:: WHAT TO DO ::
A. Repeat word for word the part of the essay on Fascism starting with "Deadly farcism" and going on through "was plagiarizing himself.)".
B. Carry on the essay on Fascism from the point where it stops.

:: TEXT TO READ ::

2008/05/04

Deadly farcism

“Reports of my death have been greatly exaggerated,” God is reported to have said to Nietzsche, years after reading Also sprach Zarathustra. (He was of course plagiarizing Mark Twain, who was plagiarizing himself.)

Lately, Fascism (now called “neo-”) appears to be shouting the same thing from the balconies and stairways of Rome. “It never died!" cry the excited Alemanno supporters with their stiff-armed salute. But I think it's an illusion. Fascism, at least in its classic Mussolini sense, did indeed die, even before the Republic of Salo (1943 -- Benito Mussolini's last stand after he'd been dismissed, arrested, and then rescued by German forces). Fascism as a revolutionary force expired almost as soon as it was born, when its egalitarian pretensions were overtaken by its Blackshirt thugs in 1918 and 1919. Fascism as a “corporatist” system of government remained a fantasy even after the Fascisti came to power in 1922. But as a populist and popular movement, imposing its slogan Credere, obedere, pugnare -- “Believe, obey, fight” -- it lasted for more than 20 years before it exhausted itself.

:: DATA PROVIDED ::
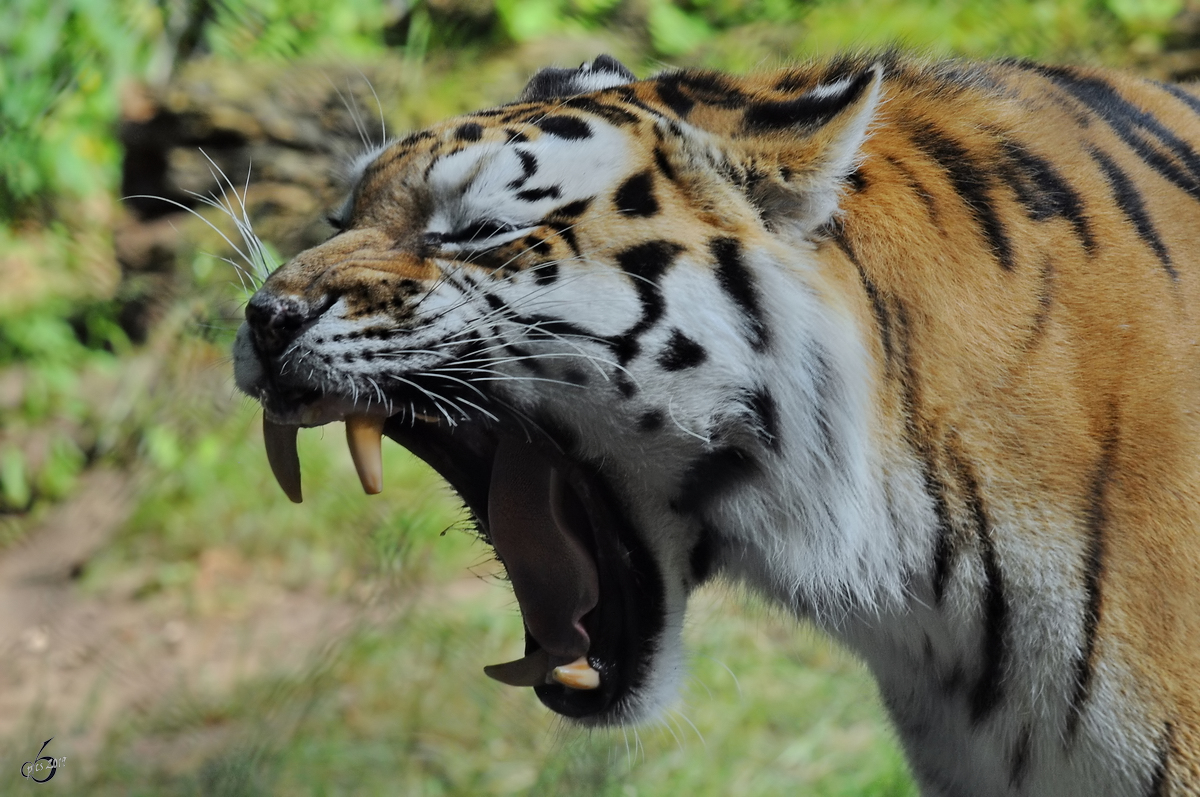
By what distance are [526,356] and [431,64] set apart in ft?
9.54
==
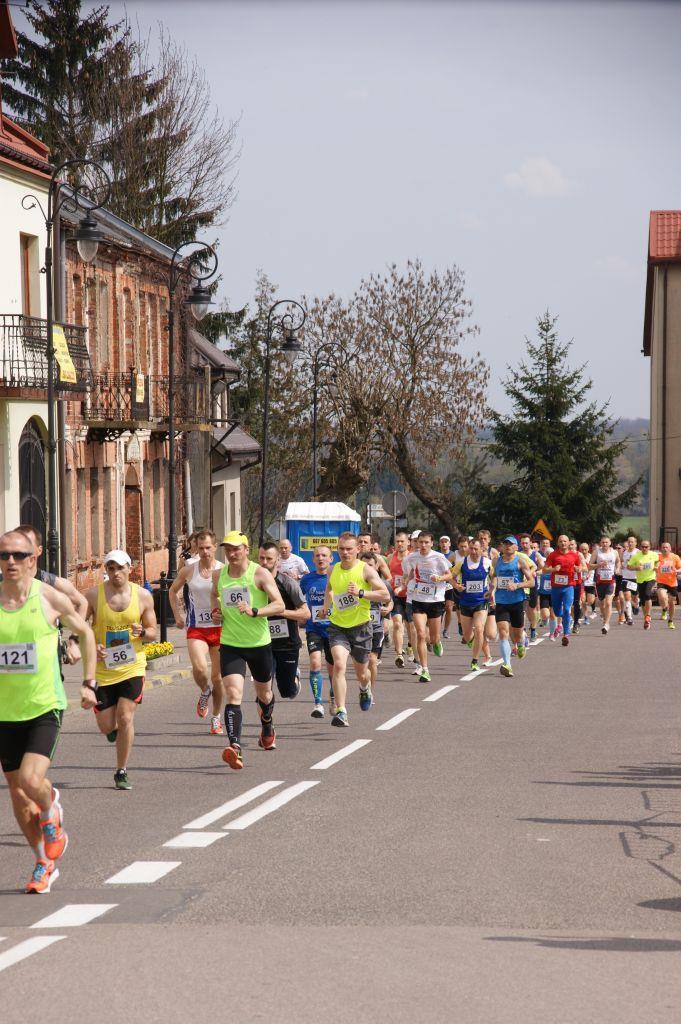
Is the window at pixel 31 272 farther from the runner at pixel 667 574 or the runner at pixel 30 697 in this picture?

:: RESPONSES BY TASK ::
A.
Deadly farcism

“Reports of my death have been greatly exaggerated,” God is reported to have said to Nietzsche, years after reading Also sprach Zarathustra. (He was of course plagiarizing Mark Twain, who was plagiarizing himself.)

B.
Then, as now, Fascism presented itself as a simple and direct solution to overwhelming social problems. And as usual with such, it was simple, neat and wrong. Today, it's not even plausible: How is a coalition of the Liga del Norte, Alemanno's neofascism, and Berlusconi's media empire going to get the garbage picked up in Naples? Or stem the wasteful gush of public resources in corruption and bureaucracy? Or provide living wages? Oh, I get it: By beating up on Rumanian Gypsies. It's all their fault! Credere, obedere, pugnare.

“The past is never dead. It's not even past," says a character in William Faulkner's Requiem for a Nun. But its ghosts come back as players in farce, to plagiarize another 19th century author.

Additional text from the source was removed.